The problem: Starting at the line that contains "フュエルインジェクションポンプおよびパイピング参照", reproduce only the lines through the end of the data, exactly, including both the first and the last; skip the pictures.

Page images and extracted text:
****

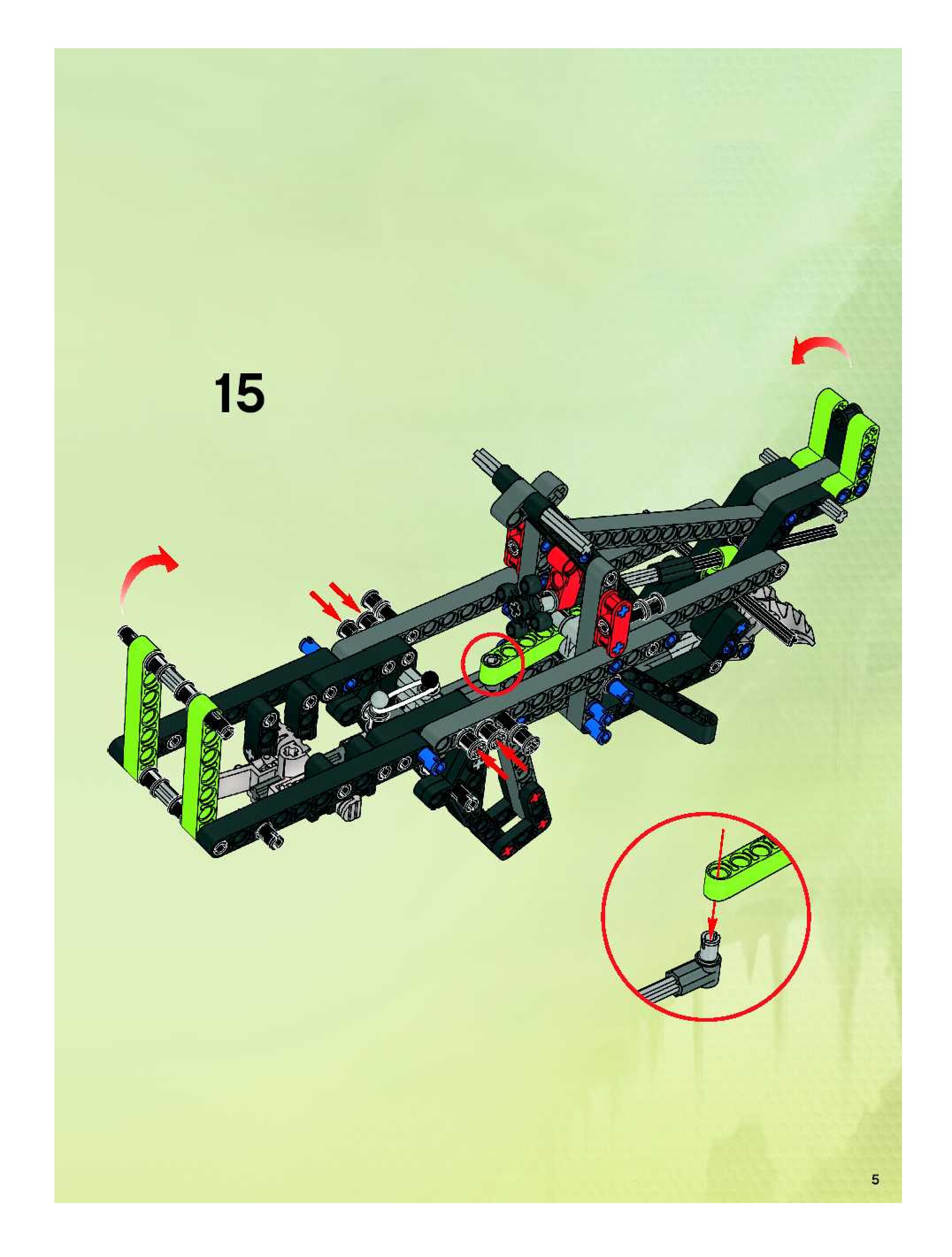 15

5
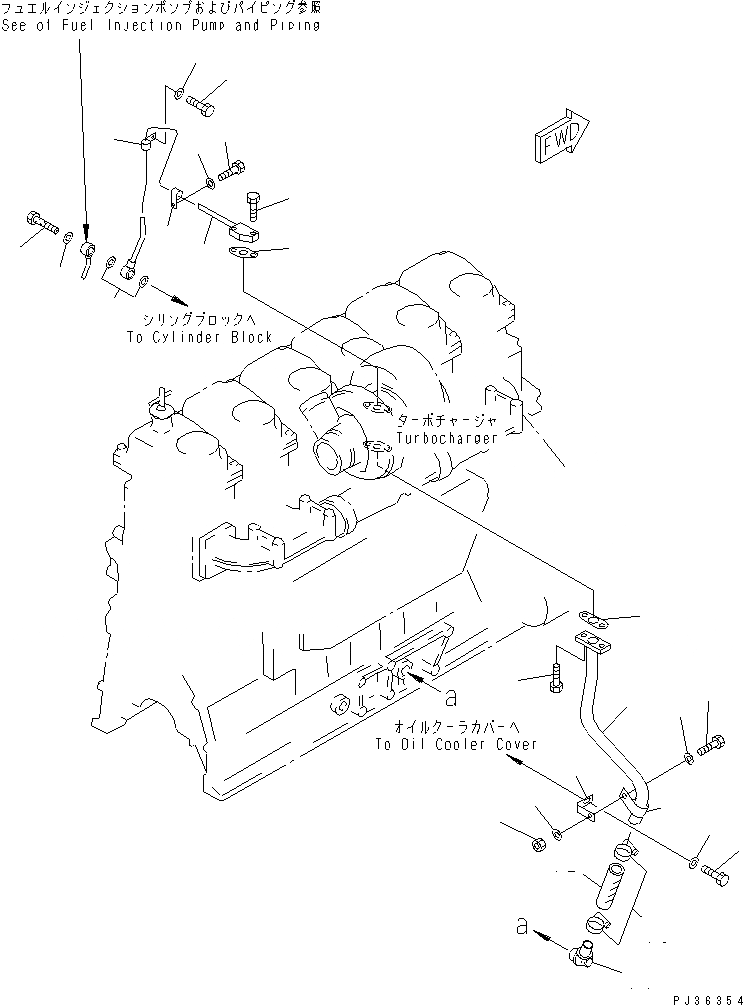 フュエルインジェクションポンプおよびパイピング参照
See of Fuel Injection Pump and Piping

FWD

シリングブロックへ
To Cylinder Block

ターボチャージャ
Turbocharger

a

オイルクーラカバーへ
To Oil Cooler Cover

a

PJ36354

****

Finished exercise:
 フュエルインジェクションポンプおよびパイピング参照
See of Fuel Injection Pump and Piping

FWD

シリングブロックへ
To Cylinder Block

ターボチャージャ
Turbocharger

a

オイルクーラカバーへ
To Oil Cooler Cover

a

PJ36354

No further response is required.